There was no evidence that Mr. Cobb did not see his wife during the time she was associating with decedent. The testimony showed that they were separated, he living in Chicago and she in East St. Louis. But there was no evidence that he did not travel to East St. Louis during 1955 or 1956, nor that she did not travel to Chicago. The evidence was not such that no conclusion other than illegitimacy could be reached. Mrs. Palay’s naming of Mr. Cobb as the father on appellant’s birth certificate and her statement under oath in the divorce petition that Mr. Cobb was appellant’s father conflicts sharply with her testimony on deposition, long after the birth, that decedent was the father.

Appellant cites no cases to support his assertion that the judgment of the trial court was against the weight of the evidence. He only re-argues and emphasizes the testimony of his witnesses concerning the relationship of decedent and appellant in the years before decedent’s death, and the hearsay statements of witnesses to the effect that decedent had introduced appellant as his son. A thorough review of the testimony requires the conclusion that appellant did not adduce the clear, cogent and convincing evidence necessary to rebut the presumption of legitimacy.

The judgment is affirmed.

CRIST, P. J., and REINHARD, J., concur.

. Emanuel Bryant will be referred to in this opinion as decedent.

. Judge Hogan of the Missouri Court of Appeals, Southern District, believes that the presumption falls somewhere between “conclusive” and “rebuttable” and is of a special nature because of the higher degree of cogency of the substantial evidence required to rebut the presumption.

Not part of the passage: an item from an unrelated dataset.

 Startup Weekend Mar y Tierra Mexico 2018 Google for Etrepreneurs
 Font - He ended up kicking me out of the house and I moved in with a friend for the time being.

In re I_, 461 S.W.2d 529, 532[2] (Mo.App. 1970). See also Simpson v. *510Blackburn, 414 S.W.2d 795 (Mo.App.1987); L_ v. R_, 518 S.W.2d 113 (Mo.App.1974).

. Other cases ruling on the burden of proof necessary to overcome the presumption of legitimacy are: J.M.L. v. C.L., 536 S.W.2d 944 (Mo.App.1976); JD v. MD, 453 S.W.2d 661 (Mo.App.1970); F_ v. F_ 333 S.W.2d 320 (Mo.App.1960); Ash v. Modern Sand and Gravel Co., 234 Mo.App. 1195, 122 S.W.2d 45 (1938).